Subject: Abuse of Police Body Cameras as evidence- suppression tools

 

Dear Andy Hanau,

 

In the City Auditor’s oral presentation of its report to the San Diego City Council, the number of unrecorded enforcement actions of which Carissa Nash spoke numbered 243,000. It was a perplexing number on my first hearing them, so much so that I wrote to a legion about it. I am writing again, unperplexed. Carissa must be mistaken, no?

 

Almost every enforcement action, or call for service that ends in an enforcement action, must be RIPA-reported. In fact, I cannot readily remember the exclusions. Carissa said that for a 12 month period 243,000 enforcement actions were not Body Camera video-recorded. Here is a partial transcript from around 1:59:00:

 

Chris and Danielle will get into the findings and happy to take any questions thanks thanks Matt I'm Carissa Nash this senior performance audit around this project in finding one we looked at the data to see if officers were recording events they were required to record SDPD procedure requires officers to record enforcement encounters and begin recording on the way to calls that have the potential to involve them enforcement encounter we looked at the data across a years worth of incidents and found that 40% of officers dispatched to incidents are required officers to record with their body camera did not have a record of a video for that incident as shown in the chart that constitutes more than 243,000 times officers were dispatched to an incident and they were likely missing a video for it knowing that officers were missing videos 40% of the time they were dispatched to potential enforcement encounters we dug further into the data and looked at specific call types that would be clear…

 

Clarissa did not say which 12 months, so I examined every bit of data that the SDPD has made available.
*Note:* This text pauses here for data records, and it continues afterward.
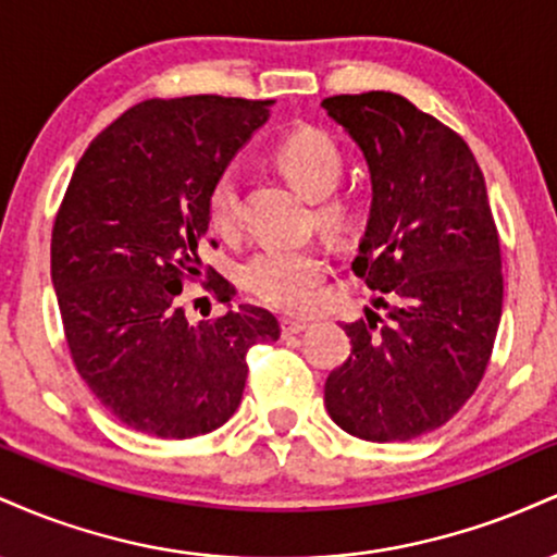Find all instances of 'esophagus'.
<instances>
[{"mask_svg": "<svg viewBox=\"0 0 557 557\" xmlns=\"http://www.w3.org/2000/svg\"><path fill=\"white\" fill-rule=\"evenodd\" d=\"M309 327L311 324L306 322V319H290V317L283 319V335H298V332H306Z\"/></svg>", "mask_w": 557, "mask_h": 557, "instance_id": "34e87169", "label": "esophagus"}]
</instances>
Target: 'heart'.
I'll return each instance as SVG.
<instances>
[{
    "label": "heart",
    "instance_id": "b5f03b06",
    "mask_svg": "<svg viewBox=\"0 0 557 557\" xmlns=\"http://www.w3.org/2000/svg\"><path fill=\"white\" fill-rule=\"evenodd\" d=\"M274 162L304 196L323 198L317 216L324 227L345 230L350 225V207L345 198L326 196L337 188L343 175V154L327 133L304 127L290 133L274 151ZM240 214L238 172L225 170L209 190V220L220 233H233ZM324 277V257L314 248L267 246L243 267V283L267 304L280 309H300L309 304L314 287Z\"/></svg>",
    "mask_w": 557,
    "mask_h": 557
}]
</instances>
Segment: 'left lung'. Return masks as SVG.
Segmentation results:
<instances>
[{"label": "left lung", "instance_id": "left-lung-1", "mask_svg": "<svg viewBox=\"0 0 557 557\" xmlns=\"http://www.w3.org/2000/svg\"><path fill=\"white\" fill-rule=\"evenodd\" d=\"M322 110L369 168L372 207L354 272L374 309L343 324L350 356L324 382L341 430L406 443L461 411L487 369L503 311L500 240L466 140L389 91L330 96Z\"/></svg>", "mask_w": 557, "mask_h": 557}]
</instances>
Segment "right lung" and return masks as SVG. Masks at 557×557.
Wrapping results in <instances>:
<instances>
[{
    "label": "right lung",
    "instance_id": "add662e5",
    "mask_svg": "<svg viewBox=\"0 0 557 557\" xmlns=\"http://www.w3.org/2000/svg\"><path fill=\"white\" fill-rule=\"evenodd\" d=\"M274 101L183 96L127 110L83 151L52 230V283L75 369L131 430L188 440L240 406L246 354L280 324L243 304L190 324L209 190ZM230 283L220 280V287Z\"/></svg>",
    "mask_w": 557,
    "mask_h": 557
}]
</instances>
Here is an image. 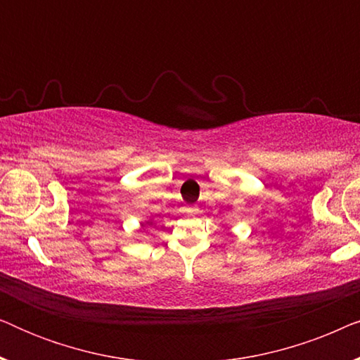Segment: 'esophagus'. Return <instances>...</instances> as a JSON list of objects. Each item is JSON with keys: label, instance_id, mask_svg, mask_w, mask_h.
I'll return each mask as SVG.
<instances>
[{"label": "esophagus", "instance_id": "esophagus-1", "mask_svg": "<svg viewBox=\"0 0 360 360\" xmlns=\"http://www.w3.org/2000/svg\"><path fill=\"white\" fill-rule=\"evenodd\" d=\"M185 211L188 214H196V213H198V208H196V206H186Z\"/></svg>", "mask_w": 360, "mask_h": 360}]
</instances>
I regret to say that there is no period of consecutive months where the annualized count of reported stops are as many as 243,000. The embedded spreadsheet shows the results.

 

As you know or should, since you have spent some time investigating me, I have made noises about substantial defects in reported stops, forever.  What Clarissa contends is far worse than anything that I have imagined, much less claimed. What the City Auditor claims is something that severely impinges on the credibility of all that the SDPD has ever reported to the CA-DOJ/RIPA Advisory Board. 

 

It did not have to be so. I am left wondering what the CA-DOJ/RIPA Advisory Board is going to do about all this, for from using just raw numbers and a group of assumptions including that the encounters are RIPA period related, and that every RIPA- reported item was video-recorded, no less than 53,000 (243,000-189,000) actionable/reportable stops were unreported to the RIPA-Advisory Board, irrespective of the year (12 months) to which the City Auditor’s sample applies. Again this is much worse than I have asserted, before.

 

Only now am I certain why you have unlawfully chosen to ignore my lawful CPRA requests. I am equally certain, in this, as I am certain as to why there is no reliable or substantial evidence that supports the assertion that certain people in certain places resist the police, which resistance results in increased use-of-force disparities.  Substantial evidence does not exist because, as the City Auditor found, up to 40% of such actionable encounters were not recorded. At least we do have “transparency” in that.